What, then, is the role of DAF on pig erythrocytes? One may speculate that pig DAF serves roles other than C regulation on pig erythrocytes and other circulating cells, possibly serving as a C receptor with roles in handling immune complexes. In man this role is served by CR1, and no analogue of CR1 has yet been discovered in the pig. Pig DAF may have evolved to fill this role and, in the process, lost the capacity for intrinsic C regulation. The long ST isoforms, projecting the SCRs far from the membrane, might be particularly relevant to immune complex handling. Experiments to test this hypothesis are currently in progress.

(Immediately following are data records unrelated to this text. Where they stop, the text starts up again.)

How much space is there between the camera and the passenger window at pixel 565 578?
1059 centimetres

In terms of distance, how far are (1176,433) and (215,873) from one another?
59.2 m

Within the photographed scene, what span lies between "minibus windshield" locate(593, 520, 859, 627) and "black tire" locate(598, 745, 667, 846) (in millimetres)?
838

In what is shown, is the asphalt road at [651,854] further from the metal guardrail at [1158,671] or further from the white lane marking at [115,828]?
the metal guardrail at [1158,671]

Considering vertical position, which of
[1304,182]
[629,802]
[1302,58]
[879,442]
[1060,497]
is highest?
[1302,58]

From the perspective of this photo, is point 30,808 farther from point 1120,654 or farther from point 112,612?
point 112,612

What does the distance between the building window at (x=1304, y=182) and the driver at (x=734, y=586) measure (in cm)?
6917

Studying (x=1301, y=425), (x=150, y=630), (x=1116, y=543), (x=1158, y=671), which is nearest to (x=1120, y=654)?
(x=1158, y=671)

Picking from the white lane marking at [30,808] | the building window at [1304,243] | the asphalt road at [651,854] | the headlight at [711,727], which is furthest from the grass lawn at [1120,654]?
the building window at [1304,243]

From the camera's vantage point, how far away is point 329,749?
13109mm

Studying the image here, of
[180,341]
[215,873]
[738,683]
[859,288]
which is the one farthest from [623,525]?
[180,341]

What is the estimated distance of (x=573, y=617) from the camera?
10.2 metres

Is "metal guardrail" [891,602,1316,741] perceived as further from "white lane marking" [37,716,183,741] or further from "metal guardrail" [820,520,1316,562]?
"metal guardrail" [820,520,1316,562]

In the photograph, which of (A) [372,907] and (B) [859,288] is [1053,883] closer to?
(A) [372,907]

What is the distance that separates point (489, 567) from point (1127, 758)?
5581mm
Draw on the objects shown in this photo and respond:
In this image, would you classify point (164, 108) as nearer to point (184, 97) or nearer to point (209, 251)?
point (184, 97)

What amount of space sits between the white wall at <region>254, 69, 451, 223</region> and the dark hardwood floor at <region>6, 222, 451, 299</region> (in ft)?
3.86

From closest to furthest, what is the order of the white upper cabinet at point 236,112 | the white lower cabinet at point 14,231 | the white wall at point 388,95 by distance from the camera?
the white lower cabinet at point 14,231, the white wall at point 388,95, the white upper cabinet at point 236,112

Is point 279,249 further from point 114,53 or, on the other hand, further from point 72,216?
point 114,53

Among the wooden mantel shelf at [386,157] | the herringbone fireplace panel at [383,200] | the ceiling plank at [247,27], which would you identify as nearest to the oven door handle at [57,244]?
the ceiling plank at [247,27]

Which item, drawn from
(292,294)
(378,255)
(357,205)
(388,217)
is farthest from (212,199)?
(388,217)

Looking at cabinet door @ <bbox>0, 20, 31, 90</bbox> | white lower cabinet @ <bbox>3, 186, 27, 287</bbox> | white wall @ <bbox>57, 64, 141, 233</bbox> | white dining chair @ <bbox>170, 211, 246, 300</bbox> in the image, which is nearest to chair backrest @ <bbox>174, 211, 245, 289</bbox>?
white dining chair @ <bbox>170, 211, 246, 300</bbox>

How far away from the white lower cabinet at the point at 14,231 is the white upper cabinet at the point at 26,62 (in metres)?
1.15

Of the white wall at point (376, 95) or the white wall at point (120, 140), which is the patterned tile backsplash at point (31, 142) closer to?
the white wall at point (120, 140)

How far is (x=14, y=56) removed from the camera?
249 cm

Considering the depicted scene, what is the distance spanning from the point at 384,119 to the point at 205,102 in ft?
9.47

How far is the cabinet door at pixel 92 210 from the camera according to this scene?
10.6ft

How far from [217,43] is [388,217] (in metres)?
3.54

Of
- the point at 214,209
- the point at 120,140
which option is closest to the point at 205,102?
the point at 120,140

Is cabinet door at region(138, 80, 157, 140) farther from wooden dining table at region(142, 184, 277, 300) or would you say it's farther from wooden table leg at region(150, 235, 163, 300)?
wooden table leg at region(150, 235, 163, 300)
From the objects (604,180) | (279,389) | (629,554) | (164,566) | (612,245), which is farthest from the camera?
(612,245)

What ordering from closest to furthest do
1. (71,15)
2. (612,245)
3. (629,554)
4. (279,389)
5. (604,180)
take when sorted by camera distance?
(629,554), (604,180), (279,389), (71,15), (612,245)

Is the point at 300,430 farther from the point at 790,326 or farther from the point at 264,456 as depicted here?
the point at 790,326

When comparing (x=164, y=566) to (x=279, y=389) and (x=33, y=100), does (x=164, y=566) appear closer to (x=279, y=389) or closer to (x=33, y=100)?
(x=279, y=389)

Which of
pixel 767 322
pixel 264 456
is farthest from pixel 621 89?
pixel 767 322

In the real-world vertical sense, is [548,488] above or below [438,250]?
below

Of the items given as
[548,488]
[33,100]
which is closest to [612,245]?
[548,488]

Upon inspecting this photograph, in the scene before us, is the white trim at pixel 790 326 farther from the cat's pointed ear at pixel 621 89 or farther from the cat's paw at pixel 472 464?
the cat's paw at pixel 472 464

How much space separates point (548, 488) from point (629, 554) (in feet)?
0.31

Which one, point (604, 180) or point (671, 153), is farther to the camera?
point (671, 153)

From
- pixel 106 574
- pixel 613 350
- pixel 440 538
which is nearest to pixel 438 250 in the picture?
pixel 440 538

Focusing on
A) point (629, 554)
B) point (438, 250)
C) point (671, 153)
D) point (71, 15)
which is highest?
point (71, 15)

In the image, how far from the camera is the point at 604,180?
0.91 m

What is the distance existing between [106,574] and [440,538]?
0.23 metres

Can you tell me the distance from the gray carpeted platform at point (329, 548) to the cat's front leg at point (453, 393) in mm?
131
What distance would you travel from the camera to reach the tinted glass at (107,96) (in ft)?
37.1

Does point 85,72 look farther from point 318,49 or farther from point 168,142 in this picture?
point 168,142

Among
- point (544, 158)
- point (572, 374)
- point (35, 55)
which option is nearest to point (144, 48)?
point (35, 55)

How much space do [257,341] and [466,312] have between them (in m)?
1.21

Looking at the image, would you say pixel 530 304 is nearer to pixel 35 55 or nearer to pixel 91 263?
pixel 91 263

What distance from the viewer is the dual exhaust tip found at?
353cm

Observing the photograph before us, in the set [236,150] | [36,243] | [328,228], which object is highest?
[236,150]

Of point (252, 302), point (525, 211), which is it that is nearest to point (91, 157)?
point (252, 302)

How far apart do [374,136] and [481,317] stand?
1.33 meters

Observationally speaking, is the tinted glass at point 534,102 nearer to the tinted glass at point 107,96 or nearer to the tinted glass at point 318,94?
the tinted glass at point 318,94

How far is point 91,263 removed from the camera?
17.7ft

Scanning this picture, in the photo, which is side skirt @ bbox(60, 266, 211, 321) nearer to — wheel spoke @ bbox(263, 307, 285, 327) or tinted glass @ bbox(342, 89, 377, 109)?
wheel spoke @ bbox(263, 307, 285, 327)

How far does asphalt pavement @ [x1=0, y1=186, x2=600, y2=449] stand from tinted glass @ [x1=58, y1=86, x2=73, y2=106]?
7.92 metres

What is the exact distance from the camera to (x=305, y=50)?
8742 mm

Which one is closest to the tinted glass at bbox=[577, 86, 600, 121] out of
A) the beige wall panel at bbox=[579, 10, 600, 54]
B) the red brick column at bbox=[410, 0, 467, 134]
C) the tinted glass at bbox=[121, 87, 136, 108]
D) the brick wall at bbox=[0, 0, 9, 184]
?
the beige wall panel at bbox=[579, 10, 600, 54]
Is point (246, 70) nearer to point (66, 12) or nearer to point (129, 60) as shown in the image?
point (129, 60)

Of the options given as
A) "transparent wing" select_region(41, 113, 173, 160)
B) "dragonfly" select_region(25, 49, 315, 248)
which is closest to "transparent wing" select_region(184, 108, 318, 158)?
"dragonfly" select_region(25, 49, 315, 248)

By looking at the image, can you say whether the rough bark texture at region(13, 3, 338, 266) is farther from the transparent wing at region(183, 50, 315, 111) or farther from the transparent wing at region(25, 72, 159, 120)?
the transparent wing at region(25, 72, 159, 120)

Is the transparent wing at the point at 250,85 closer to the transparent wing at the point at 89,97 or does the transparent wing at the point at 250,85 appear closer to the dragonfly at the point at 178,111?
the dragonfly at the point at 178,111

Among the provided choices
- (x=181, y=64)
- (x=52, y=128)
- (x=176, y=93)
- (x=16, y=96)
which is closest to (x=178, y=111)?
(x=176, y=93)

It remains puzzling that pigs alone of all the species studied to date have lost SCR4 in DAF. In humans, SCR4 is implicated in the binding of E. coli adhesins and enteroviruses (33, 34). It is possible that loss of SCR4 in pigs has been selected in evolution, because it renders cells resistant to infection with these pathogens. Our preliminary data support this hypothesis in that echoviruses that use human DAF as receptor cannot bind pig DAF. Precedent exists in that MCP, which contains a measles virus binding site in SCR1, is expressed in New World monkeys as a three SCR molecule lacking SCR1 and unable to bind measles virus (41). A concern emerging from these studies is that pig organs engineered to hyperexpress human DAF for use in xenotransplantation (42) might be rendered susceptible to infection by these common human pathogens with potentially disastrous consequences.
We thank Yann Dean for helpful suggestions.
J.M.P.L. is a recipient of a Marie Curie-TMR fellowship, Contract ERB-FMBICT-972590. B.P.M. is a Wellcome Trust Senior Fellow.
Abbreviations used in this paper: CRP, complement regulatory protein; CFD, C fixation diluent; CHO, Chinese hamster ovary cells; DAF, decay-accelerating factor; MCP, membrane cofactor protein; PIPLC, phosphatidylinositol-specific phospholipase C; SCR, short consensus repeat; ST, serine/threonine; tm, transmembrane; UTR, untranslated region; AP, alternative pathway; RACE, rapid amplification of cDNA ends.